AgPipeline.github.io

Lidar Plot Transformer - Technical information

This document contain information on what the goals of this Transformer are and how the repository is structured. Also, information on the contents and intent of each of the executable and dependency files is provided (dependency files are files that upstream components are dependent upon).

Goals

The fundamental goal of this repository is to make it as easy as possible for plant science researchers to implement their algorithms for incorporation into processing pipelines. To that end, we provide a standard interface, and request minimal configuration on the part of the researcher/developer.

We also provide a testing mechanism that can be used to prove the algorithm implementation before incorporating it into a processing pipeline. This testing mechanism can also be used to track down issues arising in an active processing pipeline.

Files

This section provides technical information on the contents of the file found in the repository.

This section is not intended to provide information on all the files in the repository, or to replace or document what is implemented in the code. There are files in the repository that conform to convention, such as ‘.gitignore’ and are documented elsewhere. It is expected that the contents of the files are sufficiently documented so that external documentation isn’t needed; this is not to say that there isn’t external documentation generated from the source files, only that it’s not to be found here.

algorithm_lidar.py

This is the main file for the algorithm implementation. Its intent is to keep everything that is specific to the algorithm in one place; to serve as the main entry point.

However, for more complicated algorithms, it may be necessary to have additional files that support the algorithm. This is anticipated and acceptable.

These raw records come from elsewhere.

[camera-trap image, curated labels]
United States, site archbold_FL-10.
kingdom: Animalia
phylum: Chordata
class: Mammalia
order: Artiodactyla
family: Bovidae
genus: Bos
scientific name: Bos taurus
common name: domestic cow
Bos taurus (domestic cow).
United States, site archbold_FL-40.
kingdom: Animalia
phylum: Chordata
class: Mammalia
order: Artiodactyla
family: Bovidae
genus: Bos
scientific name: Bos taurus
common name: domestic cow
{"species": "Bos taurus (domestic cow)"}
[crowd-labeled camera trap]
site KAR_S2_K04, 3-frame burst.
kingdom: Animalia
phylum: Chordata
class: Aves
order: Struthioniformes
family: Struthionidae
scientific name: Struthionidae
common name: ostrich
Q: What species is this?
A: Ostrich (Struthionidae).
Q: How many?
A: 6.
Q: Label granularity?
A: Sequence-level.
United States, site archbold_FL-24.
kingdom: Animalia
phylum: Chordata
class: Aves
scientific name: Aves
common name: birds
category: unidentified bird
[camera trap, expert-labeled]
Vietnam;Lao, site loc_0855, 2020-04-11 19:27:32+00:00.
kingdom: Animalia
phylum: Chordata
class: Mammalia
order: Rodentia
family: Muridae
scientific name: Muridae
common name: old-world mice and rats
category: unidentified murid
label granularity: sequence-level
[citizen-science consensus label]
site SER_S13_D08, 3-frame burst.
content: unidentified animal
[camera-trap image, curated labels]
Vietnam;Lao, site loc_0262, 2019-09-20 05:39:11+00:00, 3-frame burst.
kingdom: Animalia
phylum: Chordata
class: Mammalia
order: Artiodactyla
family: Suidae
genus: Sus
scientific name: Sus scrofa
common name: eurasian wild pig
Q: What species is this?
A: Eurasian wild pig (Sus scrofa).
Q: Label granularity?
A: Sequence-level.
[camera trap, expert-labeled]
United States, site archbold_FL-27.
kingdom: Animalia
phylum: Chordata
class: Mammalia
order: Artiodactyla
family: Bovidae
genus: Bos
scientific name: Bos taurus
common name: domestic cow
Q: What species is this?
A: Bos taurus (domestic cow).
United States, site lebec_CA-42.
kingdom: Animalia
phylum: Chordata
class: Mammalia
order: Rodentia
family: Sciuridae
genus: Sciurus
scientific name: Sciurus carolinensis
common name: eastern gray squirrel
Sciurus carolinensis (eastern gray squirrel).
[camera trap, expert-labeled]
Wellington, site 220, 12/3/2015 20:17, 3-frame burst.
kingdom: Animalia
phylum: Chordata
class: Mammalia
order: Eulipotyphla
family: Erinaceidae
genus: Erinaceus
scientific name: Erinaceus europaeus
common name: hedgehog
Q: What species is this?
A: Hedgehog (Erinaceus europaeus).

Note that the default Dockerfile that is generated copies all .py files, but not any other file types.

generate.py

This executable python script creates the Dockerfile based upon the contents of the algorithm_lidar.py file. Additionally empty requirements.txt and packages.txt files are generated. These last two can be used to install Python modules and system packages needed by the algorithm into a Docker image.

The raw Dockerfile contents are stored as a list of strings in this file. These strings are modified as needed when writing Dockerfile. The decision to use this approach, instead of using template files, was made to reduce the footprint of the repository, and to keep the Docker related information in one spot.

The script, when run, first checks that expected top-level variables are defined in the algorithm_lidar.py file and that some of these variables are not empty. Depending upon what the intent of a variable is, it’s possible to get away with keeping them empty in the algorithm_lidar.py file.

Once the script has verified the environment, it create the empty files and creates a Dockerfile, all of which can be used to build a Docker image.

The script is not intended to run silently. It will print which stage its on and any problems or concerns it comes across.

testing.py

The intent behind this executable script it to allow the algorithm developer to test their implementation in a way that provides a high degree of certainty that it will succeed in a processing pipeline. This script is not intended to replicate the environment of a processing pipeline.

This script takes a list of folders and/or files, loads their content, calls into the algorithm, and writes out the name of each file and the calculated values, one per line in CSV format. This output is preceded with a CSV header line.

When run with no parameters, the script prints out usage information.

When run with files specified, the arguments (file names) are checked and a check is made that needed variable are defined in the algorithm file. Once the checks are passed, the CSV header is printed. Each file is then loaded sequentially, and a call is made to the algorithm passing in the contents of the file. The name of each file and its returned values are printed in CSV format after the algorithm returns.